**Stored data:**
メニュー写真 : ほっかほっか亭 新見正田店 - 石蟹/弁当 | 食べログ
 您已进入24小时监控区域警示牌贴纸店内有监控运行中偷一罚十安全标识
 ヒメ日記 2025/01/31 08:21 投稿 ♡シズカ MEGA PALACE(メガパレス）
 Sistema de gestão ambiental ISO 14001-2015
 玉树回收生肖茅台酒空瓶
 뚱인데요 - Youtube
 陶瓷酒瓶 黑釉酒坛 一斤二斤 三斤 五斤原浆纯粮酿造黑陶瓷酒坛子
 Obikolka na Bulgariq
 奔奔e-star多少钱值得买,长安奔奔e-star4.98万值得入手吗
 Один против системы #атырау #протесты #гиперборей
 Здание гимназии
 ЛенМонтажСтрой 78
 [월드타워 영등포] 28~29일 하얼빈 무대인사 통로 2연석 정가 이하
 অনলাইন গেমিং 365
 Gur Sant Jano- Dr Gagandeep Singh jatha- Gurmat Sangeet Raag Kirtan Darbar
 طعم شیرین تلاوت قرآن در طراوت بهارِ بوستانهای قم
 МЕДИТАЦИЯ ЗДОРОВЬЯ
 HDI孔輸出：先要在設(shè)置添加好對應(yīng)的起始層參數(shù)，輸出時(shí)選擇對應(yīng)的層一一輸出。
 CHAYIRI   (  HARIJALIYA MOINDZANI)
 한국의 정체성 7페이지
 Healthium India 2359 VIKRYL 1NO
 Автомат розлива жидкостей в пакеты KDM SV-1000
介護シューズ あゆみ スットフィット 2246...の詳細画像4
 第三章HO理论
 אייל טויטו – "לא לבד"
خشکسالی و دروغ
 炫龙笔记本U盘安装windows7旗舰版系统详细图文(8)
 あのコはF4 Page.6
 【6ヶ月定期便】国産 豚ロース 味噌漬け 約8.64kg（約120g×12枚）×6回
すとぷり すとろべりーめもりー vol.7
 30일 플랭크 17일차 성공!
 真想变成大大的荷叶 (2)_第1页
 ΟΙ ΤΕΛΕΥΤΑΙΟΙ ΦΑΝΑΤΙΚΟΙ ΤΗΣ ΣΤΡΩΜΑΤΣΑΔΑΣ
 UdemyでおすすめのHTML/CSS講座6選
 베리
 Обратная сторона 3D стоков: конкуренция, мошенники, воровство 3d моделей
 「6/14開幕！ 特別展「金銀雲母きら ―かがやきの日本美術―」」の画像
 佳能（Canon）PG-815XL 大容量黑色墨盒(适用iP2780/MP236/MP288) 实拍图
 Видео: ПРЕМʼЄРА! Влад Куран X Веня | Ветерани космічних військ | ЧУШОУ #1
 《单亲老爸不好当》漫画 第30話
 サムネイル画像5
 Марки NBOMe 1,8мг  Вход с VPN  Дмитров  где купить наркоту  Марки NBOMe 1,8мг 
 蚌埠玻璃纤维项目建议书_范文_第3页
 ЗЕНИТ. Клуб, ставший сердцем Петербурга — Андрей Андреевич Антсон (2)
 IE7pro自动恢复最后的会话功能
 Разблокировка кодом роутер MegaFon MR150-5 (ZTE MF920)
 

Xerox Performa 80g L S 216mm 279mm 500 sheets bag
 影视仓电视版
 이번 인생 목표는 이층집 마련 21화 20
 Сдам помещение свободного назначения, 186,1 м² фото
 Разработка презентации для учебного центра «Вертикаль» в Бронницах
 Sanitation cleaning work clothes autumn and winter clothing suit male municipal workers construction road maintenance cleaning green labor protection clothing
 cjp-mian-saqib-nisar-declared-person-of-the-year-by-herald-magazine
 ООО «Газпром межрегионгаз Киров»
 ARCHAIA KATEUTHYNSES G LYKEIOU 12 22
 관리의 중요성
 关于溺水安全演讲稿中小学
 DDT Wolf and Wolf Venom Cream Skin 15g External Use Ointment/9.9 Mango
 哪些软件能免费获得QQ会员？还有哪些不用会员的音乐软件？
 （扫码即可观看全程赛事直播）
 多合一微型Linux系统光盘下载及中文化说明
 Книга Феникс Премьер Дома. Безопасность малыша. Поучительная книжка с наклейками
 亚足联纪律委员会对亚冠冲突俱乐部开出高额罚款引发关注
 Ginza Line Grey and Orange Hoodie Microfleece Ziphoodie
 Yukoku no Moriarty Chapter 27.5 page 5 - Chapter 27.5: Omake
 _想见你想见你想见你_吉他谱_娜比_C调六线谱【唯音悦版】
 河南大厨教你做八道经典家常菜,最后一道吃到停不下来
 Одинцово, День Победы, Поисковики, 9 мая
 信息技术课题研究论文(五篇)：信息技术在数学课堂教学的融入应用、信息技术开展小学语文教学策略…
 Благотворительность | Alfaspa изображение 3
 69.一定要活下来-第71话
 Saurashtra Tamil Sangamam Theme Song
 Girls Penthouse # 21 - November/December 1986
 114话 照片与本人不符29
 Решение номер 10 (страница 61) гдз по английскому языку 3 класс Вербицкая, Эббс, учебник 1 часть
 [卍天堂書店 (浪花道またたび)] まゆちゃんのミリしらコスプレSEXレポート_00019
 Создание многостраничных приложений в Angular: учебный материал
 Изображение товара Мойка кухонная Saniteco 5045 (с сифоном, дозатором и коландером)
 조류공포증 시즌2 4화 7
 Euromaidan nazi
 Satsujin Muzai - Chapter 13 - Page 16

**Work item:**
The answer should be all lines from the entries above that hold the word "Chapter".

**Reply to the task:**
 Yukoku no Moriarty Chapter 27.5 page 5 - Chapter 27.5: Omake
 Satsujin Muzai - Chapter 13 - Page 16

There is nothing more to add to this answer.